24.06.07 Publication:

Russia’s rejection of the latest American and European proposal at the UN Security Council on helping Kosovo to become independent of Serbia looks like the latest example of the widening divide between Russia and the West. But that would be the wrong interpretation. Russia’s veto of this proposal reflects a different failure: the failure of the West to convince Serbia that Kosovo should be allowed to break free. If Serbia said yes, so would its long-time ally, Russia. The European Union now needs to make a fresh effort to win Serbia’s support, not Russia’s.

            The case for Kosovo’s independence is clear. It is home to 1.8m ethnic Albanians and just 100,000 ethnic Serbians, and the population overwhelmingly favours self-determination. Although there is some danger that the Serbian minority could be persecuted in an independent Kosovo, it should be possible to prevent that through the proposed EU police and justice mission that, in co-operation with NATO forces, is intended to replace the UN mission that currently governs Kosovo. The promise of future potential accession to the EU should also help protect the minority’s rights. If Kosovo remains part of Serbia, however, the result is likely to be worse: there would be renewed violence between Albanians and Serbs, and a security problem that would be a huge burden for Serbia.

            So Serbia should be persuadable that independence for Kosovo is in its own interests. Nationalist pride stands in the way, of course. But Serbia also wants to join the European Union, perhaps as soon as 2011. The EU’s enlargement commissioner, Olli Rehn, this week announced that Serbia will receive 572m euros in aid from the Union during the next two years. There is thus plenty of leverage to use on the Serbian government: given the history of the Yugoslav war and NATO’s intervention, Serbian refusal to allow Kosovan independence surely provides ample reason to refuse to engage in accession negotiations or even to cut off financial aid.

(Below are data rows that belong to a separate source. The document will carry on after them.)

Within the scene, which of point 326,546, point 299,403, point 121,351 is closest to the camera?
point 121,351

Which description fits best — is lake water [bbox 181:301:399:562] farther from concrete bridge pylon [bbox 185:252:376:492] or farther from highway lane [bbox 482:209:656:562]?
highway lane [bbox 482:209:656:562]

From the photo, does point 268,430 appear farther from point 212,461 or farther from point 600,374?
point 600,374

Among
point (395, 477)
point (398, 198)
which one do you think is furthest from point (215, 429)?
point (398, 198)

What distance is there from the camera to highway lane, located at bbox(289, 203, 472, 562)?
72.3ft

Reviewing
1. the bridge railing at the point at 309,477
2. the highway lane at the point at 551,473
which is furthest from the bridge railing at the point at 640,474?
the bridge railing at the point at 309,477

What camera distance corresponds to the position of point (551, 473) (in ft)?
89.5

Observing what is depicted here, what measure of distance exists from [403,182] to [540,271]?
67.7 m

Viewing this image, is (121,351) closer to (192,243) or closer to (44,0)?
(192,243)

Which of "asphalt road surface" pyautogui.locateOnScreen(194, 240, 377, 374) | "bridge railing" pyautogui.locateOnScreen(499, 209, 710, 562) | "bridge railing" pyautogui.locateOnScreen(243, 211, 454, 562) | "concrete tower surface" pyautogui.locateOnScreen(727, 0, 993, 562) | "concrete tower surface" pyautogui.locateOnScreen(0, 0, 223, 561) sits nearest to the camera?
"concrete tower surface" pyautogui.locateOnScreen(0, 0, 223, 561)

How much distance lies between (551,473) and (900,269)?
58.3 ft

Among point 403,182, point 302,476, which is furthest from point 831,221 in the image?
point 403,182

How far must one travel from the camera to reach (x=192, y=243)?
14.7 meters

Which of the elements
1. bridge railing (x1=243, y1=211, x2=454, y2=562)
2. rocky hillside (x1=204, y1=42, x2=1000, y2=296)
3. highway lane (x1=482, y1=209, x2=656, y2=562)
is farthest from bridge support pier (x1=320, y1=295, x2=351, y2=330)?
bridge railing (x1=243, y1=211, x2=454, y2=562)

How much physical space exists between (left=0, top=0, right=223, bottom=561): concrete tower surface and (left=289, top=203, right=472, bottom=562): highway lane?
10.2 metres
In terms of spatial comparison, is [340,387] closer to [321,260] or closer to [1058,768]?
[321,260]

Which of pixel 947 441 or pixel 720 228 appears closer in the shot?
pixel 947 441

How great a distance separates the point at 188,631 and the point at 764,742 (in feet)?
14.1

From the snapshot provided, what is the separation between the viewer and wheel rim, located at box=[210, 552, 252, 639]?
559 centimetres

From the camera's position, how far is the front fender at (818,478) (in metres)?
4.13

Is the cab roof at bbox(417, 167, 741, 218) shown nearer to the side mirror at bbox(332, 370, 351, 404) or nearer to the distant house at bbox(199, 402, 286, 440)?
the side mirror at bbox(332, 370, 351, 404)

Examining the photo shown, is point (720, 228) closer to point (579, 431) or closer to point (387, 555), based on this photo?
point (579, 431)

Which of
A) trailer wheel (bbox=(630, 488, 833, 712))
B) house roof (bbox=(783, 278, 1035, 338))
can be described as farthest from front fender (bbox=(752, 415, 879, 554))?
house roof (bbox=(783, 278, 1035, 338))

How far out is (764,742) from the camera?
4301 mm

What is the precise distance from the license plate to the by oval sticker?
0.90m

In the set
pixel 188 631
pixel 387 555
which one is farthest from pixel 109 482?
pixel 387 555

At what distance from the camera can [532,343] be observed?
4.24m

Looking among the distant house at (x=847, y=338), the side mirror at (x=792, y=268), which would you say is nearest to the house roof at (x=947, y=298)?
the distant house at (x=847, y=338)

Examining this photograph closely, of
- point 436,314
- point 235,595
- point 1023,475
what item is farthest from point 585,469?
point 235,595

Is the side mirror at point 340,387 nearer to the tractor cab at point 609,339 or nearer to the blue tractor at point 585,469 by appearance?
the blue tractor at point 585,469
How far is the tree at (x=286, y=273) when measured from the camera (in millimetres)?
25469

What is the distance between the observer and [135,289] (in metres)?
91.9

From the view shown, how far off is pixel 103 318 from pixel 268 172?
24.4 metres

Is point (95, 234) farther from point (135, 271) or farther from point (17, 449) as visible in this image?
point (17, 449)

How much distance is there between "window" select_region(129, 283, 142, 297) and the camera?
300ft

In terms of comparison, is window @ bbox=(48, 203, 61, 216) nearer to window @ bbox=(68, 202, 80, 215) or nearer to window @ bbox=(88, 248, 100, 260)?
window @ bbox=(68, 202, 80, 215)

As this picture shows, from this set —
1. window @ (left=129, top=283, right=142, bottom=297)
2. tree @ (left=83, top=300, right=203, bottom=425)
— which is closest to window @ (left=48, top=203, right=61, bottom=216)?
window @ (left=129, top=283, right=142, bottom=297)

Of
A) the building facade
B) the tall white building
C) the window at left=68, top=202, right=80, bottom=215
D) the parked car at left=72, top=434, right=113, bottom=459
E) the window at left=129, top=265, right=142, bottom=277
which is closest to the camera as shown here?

            Yes, by doing so the EU is interfering in the sovereignty of another country, which is a big and dangerous step. But that step has already been taken, by virtue of NATO’s intervention in Kosovo in 1999 and the despatch of a UN mission since then to govern the province. Serbia’s attitude to Kosovo gives the EU more justification for blocking membership talks than the European countries have had, for example, in slowing down or trying to block membership for Turkey.

            There is, however, one more complication. This is the continuing effort of Carla del Ponte, the chief prosecutor at the International Criminal Tribunal for the former Yugoslavia, to persuade Serbia to give up General Ratko Mladic, who stands accused of some of the worst war crimes. She has argued that independence for Kosovo should be postponed, so as to convince Serbia to hand over General Mladic, and wants the EU to support her. It is very unfortunate to have to choose between justice for war crimes and self-determination for Kosovo. But sometimes hard choices have to be made. The EU should refuse Ms del Ponte’s request. Independence, and the need to prevent further violence in Kosovo, is more important. It would be better to postpone the pursuit of General Mladic, in order to have a chance of accelerating independence for Kosovo.